QUELLENAUSZUG:
────────────────────────────────────────

Was die Schlachttiere empfinden, wenn sie dumpf zusammengepfercht im Viehwagen dahinrollen — ich weiß es aus Erfahrung.
Ein gutes Ende kann dies nicht nehmen, fühlen die Tiere instinktiv, so wie das
angefangen hat: Vom heimischen Hof geführt — mit Knüppeln und Geschrei sind dann die
Treiber in ihren schweren Schaftstiefeln über die zwischen den Barrieren
dichtgedrängten Rücken getrampelt, und wer in seiner Angst auszubrechen suchte,
wurde gnadenlos zusammengeschlagen. — Gewiß — die Weide — auch nicht immer schön
gewesen. Heiße Sonne — wenig Schatten — Durst —. Im Frühjahr peitschte der eiskalte
Wind von See oft tagelang, nächtelang den Regen waagerecht, und wir standen
schutzlos, gleichgerichtet alle, ihn mit dem Kopf zu empfangen, so still, wie jetzt
— aber frei. Gut war der Stall. Warm vertraut der Geruch, bekannt die Nachbarn, ihre
Stimmen, ihre Gewohnheiten — ach, und jetzt — — man müßte schreien — — wenn nur
niemand anfängt, zu schreien. — — — Nein — auf unserm Transport nach Theresienstadt fing niemand an,
zu schreien. Uns trat auch keiner in den Rücken, wie ich es elf Monate zuvor noch im
Hof der Schule an der
Sternschanze gesehen hatte, wenn die Alten nicht schnell genug die
hohen Klapptritte an den Mannschaftswagen der Polizei erklimmen konnten.
Der Chef des Judenderzernats
der Geheimen Staatspolizei,
Staatspolizeileitstelle
Hamburg, „Herr“
Göttsche, der uns mit seinem Stab das Abschiedsgeleit gab, zeigte sich
mehrere Nuancen undienstlicher als gewöhnlich. Keine Filmkameras surrten, keine
umgehängten Photo-Apparate machten Privataufnahmen von hübschen
Helferinnen, von Elendsgestalten auf dem Bahnsteig oder von
Tragbahren mit sterbenden Greisen. Es war ja vergleichsweise auch gar nichts los
heute. Ein kleiner Transport von 108 Seelen nur. Aber mit diesem kleinen Transport,
der die letzten Mitarbeiter der Gemeinde und die letzten
Betreuten entführte, sahen die Beamten vom Judendezernat ihr Arbeitsgebiet in der Heimat entschwinden und die
Front für sich in gefährliche Nähe rücken. Und das war es, was sie erweichte.

────────────────────────────────────────

[Textauszüge je Seite]
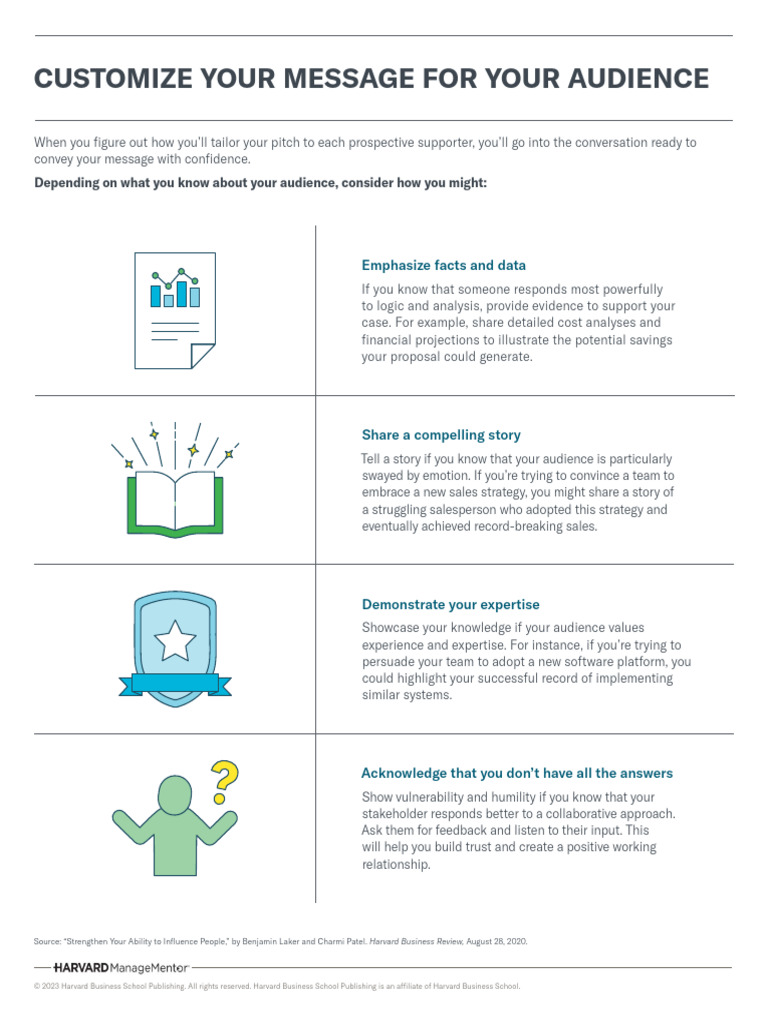 CUSTOMIZE YOUR MESSAGE FOR YOUR AUDIENCE

When you figure out how you'll tailor your pitch to each prospective supporter, you'll go into the conversation ready to convey your message with confidence.

Depending on what you know about your audience, consider how you might:

Emphasize facts and data

If you know that someone responds most powerfully to logic and analysis, provide evidence to support your case. For example, share detailed cost analyses and financial projections to illustrate the potential savings your proposal could generate.

Share a compelling story

Tell a story if you know that your audience is particularly swayed by emotion. If you're trying to convince a team to embrace a new sales strategy, you might share a story of a struggling salesperson who adopted this strategy and eventually achieved record-breaking sales.

Demonstrate your expertise

Showcase your knowledge if your audience values experience and expertise. For instance, if you're trying to persuade your team to adopt a new software platform, you could highlight your successful record of implementing similar systems.

Acknowledge that you don't have all the answers

Show vulnerability and humility if you know that your stakeholder responds better to a collaborative approach. Ask them for feedback and listen to their input. This will help you build trust and create a positive working relationship.

Source: "Strengthen Your Ability to Influence People," by Benjamin Laker and Charmi Patel. Harvard Business Review, August 28, 2020.

HARVARD ManageMentor

© 2023 Harvard Business School Publishing. All rights reserved. Harvard Business School Publishing is an affiliate of Harvard Business School.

────────────────────────────────────────

AUFGABE 1: Geben Sie aus dem Bericht über den Transport nach Theresienstadt alles von „Der Chef des“ bis hinunter zu „was sie erweichte.“ wortgetreu wieder.
AUFGABE 2: Führen Sie den Bericht über den Transport nach Theresienstadt im Anschluss an seinen letzten Satz weiter.

LÖSUNG 1:
Der Chef des Judenderzernats
der Geheimen Staatspolizei,
Staatspolizeileitstelle
Hamburg, „Herr“
Göttsche, der uns mit seinem Stab das Abschiedsgeleit gab, zeigte sich
mehrere Nuancen undienstlicher als gewöhnlich. Keine Filmkameras surrten, keine
umgehängten Photo-Apparate machten Privataufnahmen von hübschen
Helferinnen, von Elendsgestalten auf dem Bahnsteig oder von
Tragbahren mit sterbenden Greisen. Es war ja vergleichsweise auch gar nichts los
heute. Ein kleiner Transport von 108 Seelen nur. Aber mit diesem kleinen Transport,
der die letzten Mitarbeiter der Gemeinde und die letzten
Betreuten entführte, sahen die Beamten vom Judendezernat ihr Arbeitsgebiet in der Heimat entschwinden und die
Front für sich in gefährliche Nähe rücken. Und das war es, was sie erweichte.

LÖSUNG 2:
Die gelockerte Haltung war schon bei der Abwicklung der Formalitäten spürbar
geworden. Wir konnten die letzte Nacht in unserm eignen Bett verbringen und wurden
nicht, wie bisher üblich, Tage vorher eingesammelt und unter Verschluß gehalten.
Mehrere Gesichtspunkte mögen dafür maßgeblich gewesen sein. Die früheren Transporte
ließen einen Gemeinde-Apparat zurück, der, wenn auch mehr und mehr geschwächt und
dezimiert, doch immer wieder aktionsfähig gemacht worden war. Es gab noch
Großküchen, die die Verpflegung solcher Menschenansammlungen durchführen konnten, es
gab genügend freiwillige Helfer, die Tag und Nacht Dienst
taten. Wie das immer wieder geschafft wurde, ist ein Wunder an Organisation der
Gemeindeleitung und an Einsatzwilligkeit ihrer Mitglieder. Aber
mit uns war der Rest dran. Niemand war mehr da, der für uns hätte sorgen können, wir
mußten unsre Beerdigung selber durchführen. Seit dem 11.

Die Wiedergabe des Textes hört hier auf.